■ TEXT TO READ:
The Dealmaking Gamble Threatening Estée Lauder's Turnaround -- Heard on the Street -- WSJ

Dow Jones04-09

By Carol Ryan

Having skin in the game won't always stop family founders from making bad decisions. Estée Lauder's minority investors might soon find that out the hard way.

Shares in the U.S. cosmetics giant have slumped 16% since management said it is in talks to buy Spanish fragrance company Puig. The move blindsided shareholders and came after a profit warning and the war in Iran had already hammered the stock this year.

Estée Lauder simply has too much on its hands fixing its existing business to take on its biggest acquisition ever. The problem: The Lauder family owns around a third of the stock but controls the company through supervoting shares. So family members can ram a deal through, and force the bill for a misguided move onto outside investors.

The company has been a poor investment for a long time, but was starting to show signs of turning a corner. Estée Lauder's stock is down more than 70% over the past five years and operating margins have slid from 20% in the company's financial year through June 2022, to 8% in its last.

The business suffered after becoming too reliant on China, travel retail and U.S. department stores -- all areas where growth has slowed. Rival L'Oréal is also family- controlled but has fared better during a tough spell for beauty companies.

Estée Lauder launched a makeover plan a year ago that is showing promise. The business returned to growth in the second half of 2025 after four consecutive quarters of shrinking sales.

Investors are scratching their heads about why Estée Lauder would take on a complicated acquisition before the turnaround has really taken hold. It is the corporate equivalent of applying a full face of makeup without doing the necessary skin-care prep beforehand.

■ DATA EXTRACT:
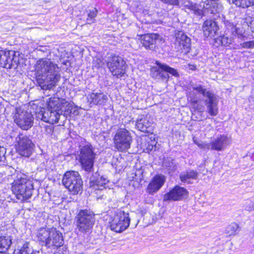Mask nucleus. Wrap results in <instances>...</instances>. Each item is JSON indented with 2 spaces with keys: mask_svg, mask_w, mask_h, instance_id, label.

■ PROBLEMS TO SOLVE:
1. Answer these questions from the Estée Lauder article:
(a) How far have Estée Lauder's shares fallen since management disclosed talks to buy Puig?
(b) Roughly what portion of the stock does the Lauder family own?
(c) What were operating margins in the financial year through June 2022?
2. Please extend the Estée Lauder article beyond its final sentence.

■ FINAL ANSWERS:
1.
(a) 16%
(b) Around a third
(c) 20%

2.
True, some aspects of a tie-up with Puig make sense. The Spanish company gets most of its sales from luxury fragrances, a category that has grown 13% a year on average since 2020, data from Euromonitor shows. Demand for high-end fragrances is slowing, but is still outperforming luxury skin care, which Estée Lauder dominates. A combined company would also have a better geographic mix.

Then there is L'Oréal. A deal would help Estée Lauder and Puig compete with their larger, nimbler French rival. This is especially important given that L'Oréal is doubling down on luxury fragrances and cosmetics.

Puig is probably more open to a deal than in the past because other opportunities have slipped through its fingers. Last year, L'Oréal outbid the Spanish company in a EUR4 billion -- or roughly $4.66 billion -- purchase of Kering's luxury beauty business, which includes the rights to develop makeup and perfume for Gucci.

The deal with Puig is a distraction for Estée Lauder, though. The company has been slow to adapt to new sales channels such as TikTok Shop where consumers now do more of their beauty spending.

It risks losing market share to independent brands such as Rhode -- founded by model and influencer Hailey Bieber -- that attract young consumers by building massive followings on social media. Estée Lauder has launched 12 brands on Amazon Premium Beauty, which is a good start. But it needs more time to fix its distribution.

The company's record with mergers and acquisitions is also patchy. Estée Lauder recently took an impairment charge of $773 million on Tom Ford, the makeup company it purchased for $2.8 billion in 2023.

And investor unease over the deal could make its economics worse. Since around $5 billion has been wiped off the stock recently, Estée Lauder might have to pony up more cash for Puig in any cash-and-share offer.

That would increase the combined company's net debt to earnings before interest, taxes, depreciation and amortization. This could prove another point of concern for investors if debt levels grow too high.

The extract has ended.